▶ **What is needed**
Repeat the records in full and exactly, omitting pictures.
*** Opening of Records for this task ***
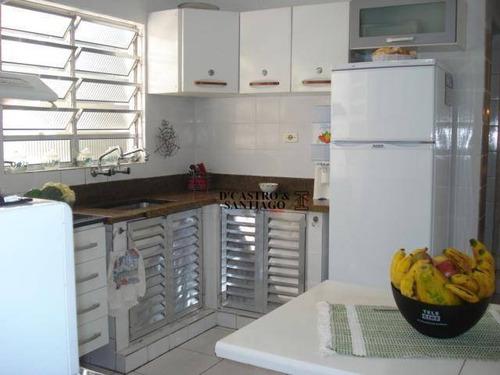 Sobrado Com 2 Dormitórios À Venda, 130 M² Por R$ 740.000,00 - Vila Bertioga - São Paulo/sp - So0070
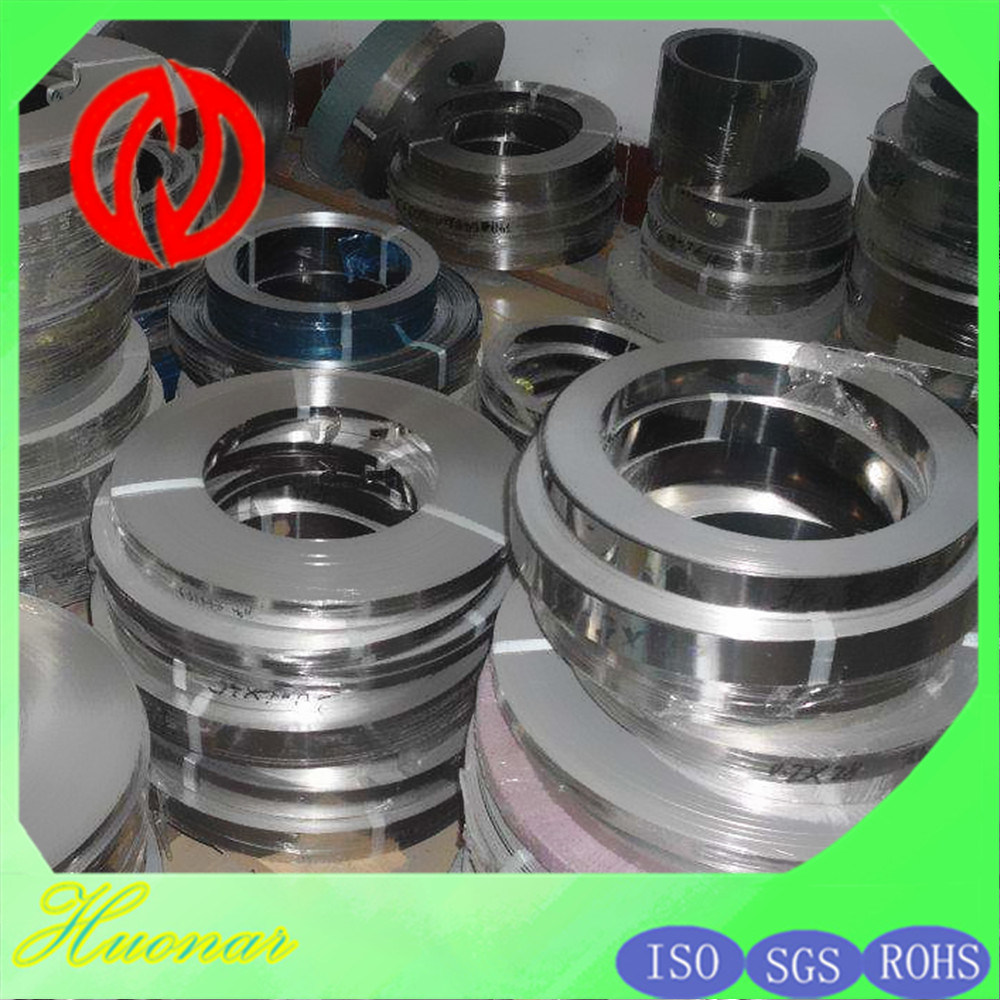 1j116 1j117 1j85 Soft Magnetic Alloy Strip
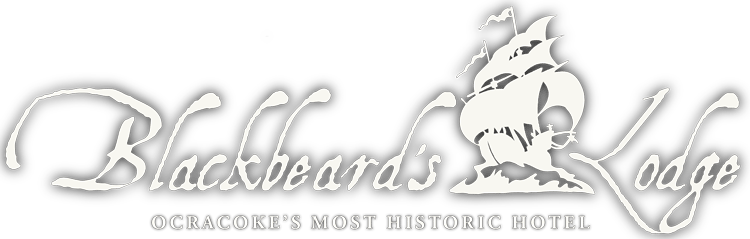 ocracoke_historic_hotel_blackbeards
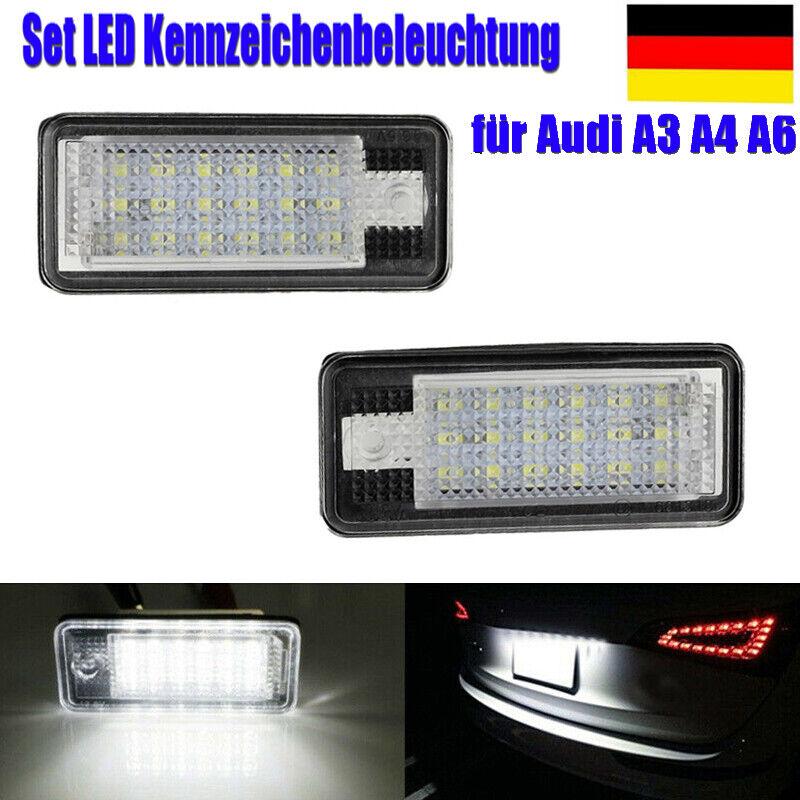 Höchste Qualität ! 2x LED SMD KENNZEICHENLEUCHTE FÜR AUDI A1 A4 A5 A6 A7 Q5 TT
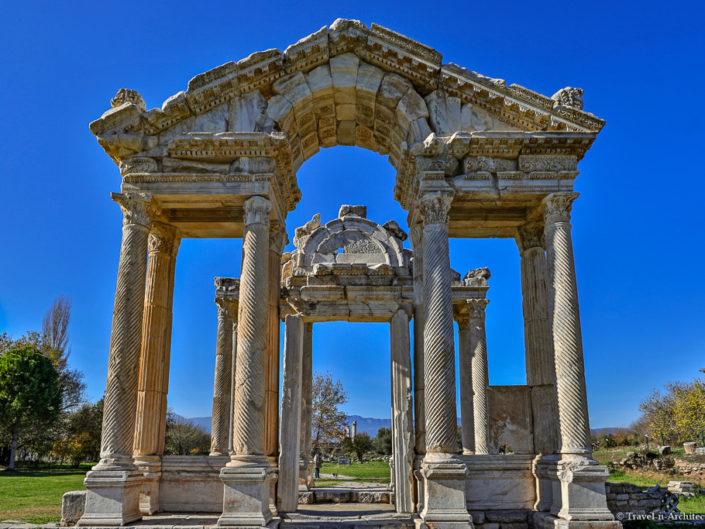 Turkey-Aphrodisias-Archaeological Site
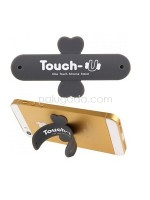 Touch U One Touch Standing Handphone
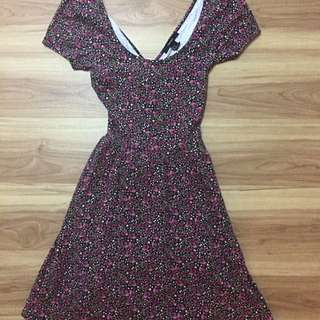 F21 Dress with Criss Cross Back  (Size small)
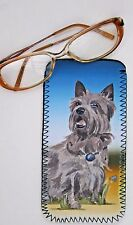 CAIRN TERRIER DOG NEOPRENE GLASS CASE POUCH  SANDRA COEN ARTIST WATERCOLOUR ART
*** Close of Records for this task ***
▶ **Written answer**
 Sobrado Com 2 Dormitórios À Venda, 130 M² Por R$ 740.000,00 - Vila Bertioga - São Paulo/sp - So0070
 1j116 1j117 1j85 Soft Magnetic Alloy Strip
 ocracoke_historic_hotel_blackbeards
 Höchste Qualität ! 2x LED SMD KENNZEICHENLEUCHTE FÜR AUDI A1 A4 A5 A6 A7 Q5 TT
 Turkey-Aphrodisias-Archaeological Site
 Touch U One Touch Standing Handphone
 F21 Dress with Criss Cross Back  (Size small)
 CAIRN TERRIER DOG NEOPRENE GLASS CASE POUCH  SANDRA COEN ARTIST WATERCOLOUR ART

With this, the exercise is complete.